▶ **Supplied passage**
The content distribution for bTV, one of Bulgaria’s largest private national broadcasters, reveals a balanced editorial profile with a slightly stronger domestic orientation complemented by solid international reporting. High frequencies of “Bulgaria” (6542) and “Sofia” (4069) confirm consistent coverage of national and local events. The prominence of “Government” (2869) and “Elections” (2839) indicates a strong focus on political processes, public institutions, and electoral dynamics, which are key themes in national reporting. Although the frequencies for international terms are not as high as in internationally oriented platforms like Bloomberg or DW, bTV maintains a well-rounded foreign affairs section. Terms such as “USA” (2761), “Ukraine” (2093), “Russia” (1836), and “Europe” (1947) demonstrate attention to major global developments, particularly those affecting Bulgaria’s geopolitical context. Coverage of Middle Eastern issues is present but relatively modest, with “Israel”, “Gaza”, “Iran”, and “NATO” each appearing in under 1000 publications. This suggests that international conflict is covered selectively, likely based on event salience or relevance to domestic discourse. Regional focus is visible through mentions of Greece (764), Turkey (878), and Romania (654), suggesting attention to Bulgaria’s neighboring countries and EU partners. In conclusion, bTV exhibits a dual editorial focus, combining consistent reporting on national politics and institutions with contextual international coverage, without showing the extreme thematic skew typical of either public broadcasters or international news agencies.
Table 8 presents the distribution of the top 20 words in publications of DW from April 2024 to March 2025.
The data for DW, a Bulgarian service, as an international broadcaster, reflect a clearly global editorial focus, consistent with Deutsche Welle’s mission to present international perspectives to regional audiences. Domestic keywords such as “Bulgaria” (600) and “Sofia” (187) appear with relatively low frequency, confirming that DW does not prioritize local news reporting. Instead, the editorial emphasis is on broader political, global, and democratic developments. Terms such as “Government” (978), “USA” (946), “Ukraine” (827), “Russia” (835), and “Germany” (815) are among the most frequent, suggesting sustained coverage of international political relations, war and conflict, governance, and EU affairs. Germany’s presence, not surprisingly, is notable and likely influenced by DW’s country of origin and its lens on EU leadership and diplomacy. “Europe” (722) and “Elections” (674) reinforce DW’s attention to institutional and political processes across the continent. NATO, Israel, Gaza, and China also appear regularly, indicating the coverage of geopolitical flashpoints and international security. Compared to other platforms, DW places less emphasis on regional neighbors like Greece, Romania, and Turkey, likely due to its global orientation rather than Balkan-centric focus. In conclusion, DW’s Bulgarian service demonstrates a predominantly international content strategy, reporting on major geopolitical and governance topics while providing minimal coverage of Bulgarian domestic affairs—aligning fully with its role as a global public broadcaster.

▶ **Study material**
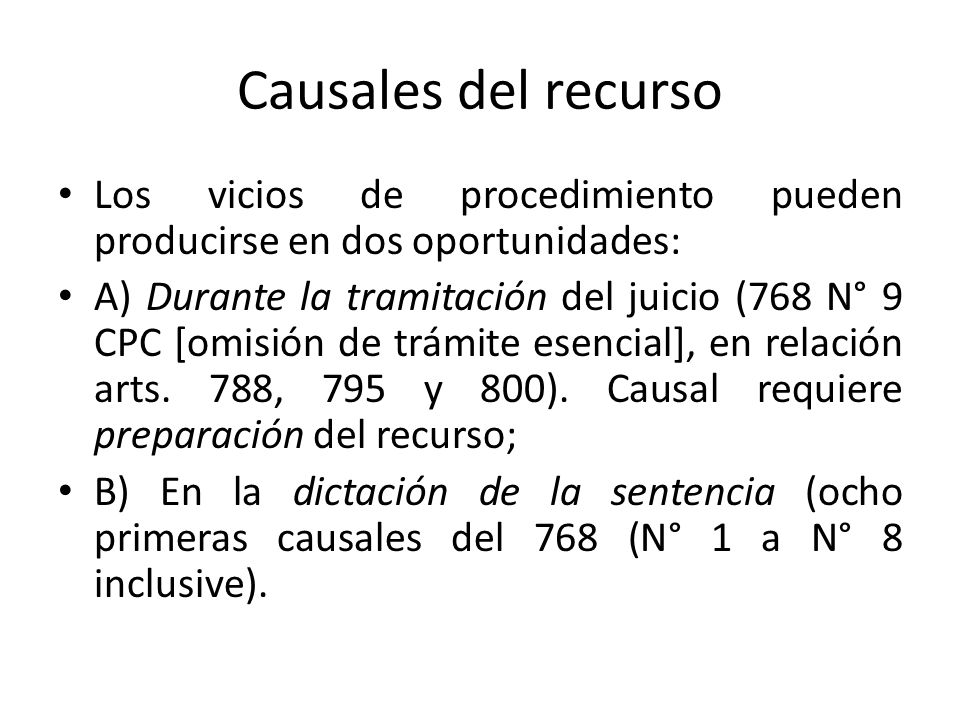 Causales del recurso

• Los vicios de procedimiento pueden producirse en dos oportunidades:

• A) Durante la tramitación del juicio (768 N° 9 CPC [omisión de trámite esencial], en relación arts. 788, 795 y 800). Causal requiere preparación del recurso;

• B) En la dictación de la sentencia (ocho primeras causales del 768 (N° 1 a N° 8 inclusive).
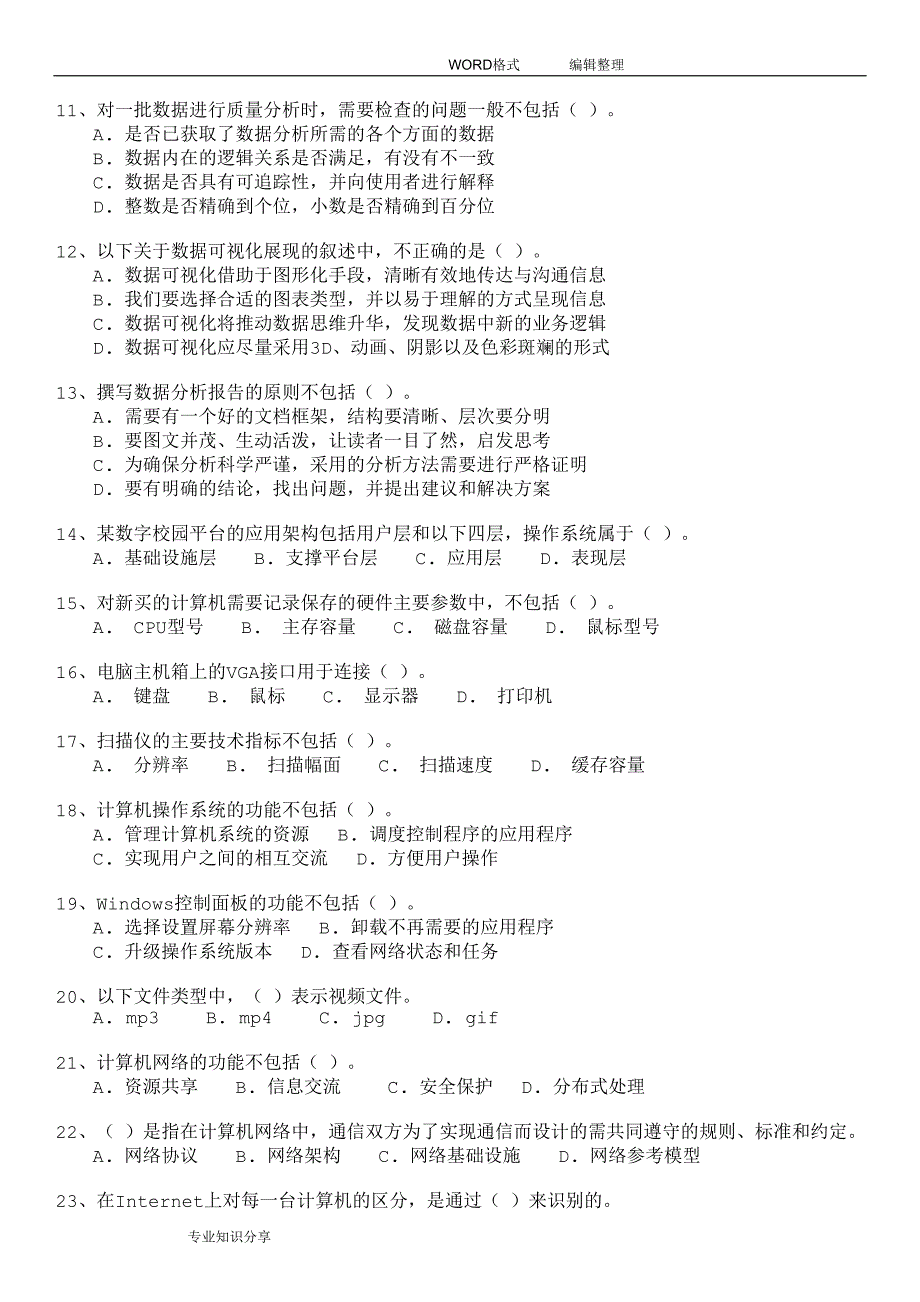 WORD格式　　　编辑整理

11、对一批数据进行质量分析时，需要检查的问题一般不包括（ ）。
A．是否已获取了数据分析所需的各个方面的数据
B．数据内在的逻辑关系是否满足，有没有不一致
C．数据是否具有可追踪性，并向使用者进行解释
D．整数是否精确到个位，小数是否精确到百分位

12、以下关于数据可视化展现的叙述中，不正确的是（ ）。
A．数据可视化借助于图形化手段，清晰有效地传达与沟通信息
B．我们要选择合适的图表类型，并以易于理解的方式呈现信息
C．数据可视化将推动数据思维升华，发现数据中新的业务逻辑
D．数据可视化应尽量采用3D、动画、阴影以及色彩斑斓的形式

13、撰写数据分析报告的原则不包括（ ）。
A．需要有一个好的文档框架，结构要清晰、层次要分明
B．要图文并茂、生动活泼，让读者一目了然，启发思考
C．为确保分析科学严谨，采用的分析方法需要进行严格证明
D．要有明确的结论，找出问题，并提出建议和解决方案

14、某数字校园平台的应用架构包括用户层和以下四层，操作系统属于（ ）。
A．基础设施层　B．支撑平台层　C．应用层　D．表现层

15、对新买的计算机需要记录保存的硬件主要参数中，不包括（ ）。
A． CPU型号　B． 主存容量　C． 磁盘容量　D． 鼠标型号

16、电脑主机箱上的VGA接口用于连接（ ）。
A． 键盘　B． 鼠标　C． 显示器　D． 打印机

17、扫描仪的主要技术指标不包括（ ）。
A． 分辨率　B． 扫描幅面　C． 扫描速度　D． 缓存容量

18、计算机操作系统的功能不包括（ ）。
A．管理计算机系统的资源　B．调度控制程序的应用程序
C．实现用户之间的相互交流　D．方便用户操作

19、Windows控制面板的功能不包括（ ）。
A．选择设置屏幕分辨率　B．卸载不再需要的应用程序
C．升级操作系统版本　D．查看网络状态和任务

20、以下文件类型中，（ ）表示视频文件。
A．mp3　B．mp4　C．jpg　D．gif

21、计算机网络的功能不包括（ ）。
A．资源共享　B．信息交流　C．安全保护　D．分布式处理

22、（ ）是指在计算机网络中，通信双方为了实现通信而设计的需共同遵守的规则、标准和约定。
A．网络协议　B．网络架构　C．网络基础设施　D．网络参考模型

23、在Internet上对每一台计算机的区分，是通过（ ）来识别的。

专业知识分享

▶ **About this task**
For each statement, answer yes or no according to the passage on bTV and DW coverage, and quote the words of the passage that decide it. (a) In the bTV data, Greece appears in more publications than Turkey. (b) The DW data cover publications from April 2024 to March 2025. (c) DW gives more emphasis than other platforms to Greece, Romania, and Turkey. The rows have no connection to the passage.

▶ **Output for this task**
(a) No: "Greece (764), Turkey (878)"
(b) Yes: "from April 2024 to March 2025"
(c) No: "DW places less emphasis on regional neighbors like Greece, Romania, and Turkey"